-- BEGIN Supplied data --

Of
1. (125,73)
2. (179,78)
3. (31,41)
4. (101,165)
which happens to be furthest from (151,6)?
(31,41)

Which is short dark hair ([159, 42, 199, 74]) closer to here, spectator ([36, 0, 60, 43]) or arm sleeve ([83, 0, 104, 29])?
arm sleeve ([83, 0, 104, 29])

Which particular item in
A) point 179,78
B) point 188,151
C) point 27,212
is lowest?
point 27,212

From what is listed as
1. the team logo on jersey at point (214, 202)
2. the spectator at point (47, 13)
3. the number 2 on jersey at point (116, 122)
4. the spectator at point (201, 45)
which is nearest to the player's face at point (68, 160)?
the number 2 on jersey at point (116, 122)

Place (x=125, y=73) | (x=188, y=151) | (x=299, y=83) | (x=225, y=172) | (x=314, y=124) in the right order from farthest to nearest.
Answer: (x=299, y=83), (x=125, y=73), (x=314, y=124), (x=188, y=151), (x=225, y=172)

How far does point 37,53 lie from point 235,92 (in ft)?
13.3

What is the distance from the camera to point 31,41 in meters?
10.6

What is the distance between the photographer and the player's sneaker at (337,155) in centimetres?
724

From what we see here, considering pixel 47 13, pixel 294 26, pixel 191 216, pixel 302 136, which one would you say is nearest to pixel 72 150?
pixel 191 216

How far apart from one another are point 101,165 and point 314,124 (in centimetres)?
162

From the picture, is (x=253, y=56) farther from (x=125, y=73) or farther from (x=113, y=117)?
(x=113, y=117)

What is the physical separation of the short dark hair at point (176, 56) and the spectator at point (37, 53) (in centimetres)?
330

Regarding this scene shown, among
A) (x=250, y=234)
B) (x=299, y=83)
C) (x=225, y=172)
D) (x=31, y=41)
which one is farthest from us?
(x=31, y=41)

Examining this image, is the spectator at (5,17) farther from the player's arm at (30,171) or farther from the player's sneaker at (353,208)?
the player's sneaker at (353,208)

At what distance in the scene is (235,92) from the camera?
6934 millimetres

-- END Supplied data --
-- BEGIN Supplied data --

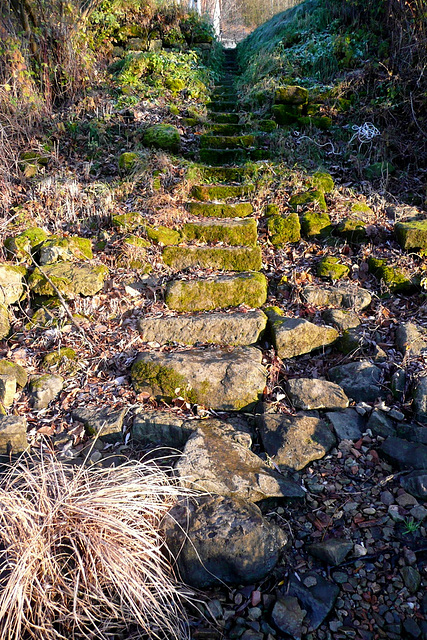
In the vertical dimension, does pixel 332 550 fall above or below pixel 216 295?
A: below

-- END Supplied data --
-- BEGIN Supplied data --

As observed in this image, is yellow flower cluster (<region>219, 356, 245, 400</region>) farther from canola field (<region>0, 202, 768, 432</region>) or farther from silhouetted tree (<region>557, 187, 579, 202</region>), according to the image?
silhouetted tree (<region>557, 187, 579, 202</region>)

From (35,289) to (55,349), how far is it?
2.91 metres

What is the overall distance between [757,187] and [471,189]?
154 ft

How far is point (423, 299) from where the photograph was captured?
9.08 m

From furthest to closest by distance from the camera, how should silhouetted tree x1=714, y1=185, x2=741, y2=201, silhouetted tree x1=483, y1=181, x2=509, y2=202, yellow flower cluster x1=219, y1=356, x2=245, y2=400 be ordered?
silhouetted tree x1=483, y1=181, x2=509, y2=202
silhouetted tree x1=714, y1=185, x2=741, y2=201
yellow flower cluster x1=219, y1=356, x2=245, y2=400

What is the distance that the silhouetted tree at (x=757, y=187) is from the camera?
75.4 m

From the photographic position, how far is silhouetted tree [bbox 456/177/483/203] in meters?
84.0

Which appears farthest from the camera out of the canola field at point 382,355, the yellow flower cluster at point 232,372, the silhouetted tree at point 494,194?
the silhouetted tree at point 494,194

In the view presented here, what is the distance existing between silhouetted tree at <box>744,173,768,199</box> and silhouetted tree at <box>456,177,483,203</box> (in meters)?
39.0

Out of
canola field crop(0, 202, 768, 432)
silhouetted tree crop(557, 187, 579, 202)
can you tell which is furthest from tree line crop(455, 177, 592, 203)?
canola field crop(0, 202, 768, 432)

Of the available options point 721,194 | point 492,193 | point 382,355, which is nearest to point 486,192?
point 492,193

-- END Supplied data --

→ **What is being asked**
Repeat the items from the line containing "At what distance" up to and including the line containing "6934 millimetres", copying each character as it stands.

→ **The result**
At what distance in the scene is (235,92) from the camera?
6934 millimetres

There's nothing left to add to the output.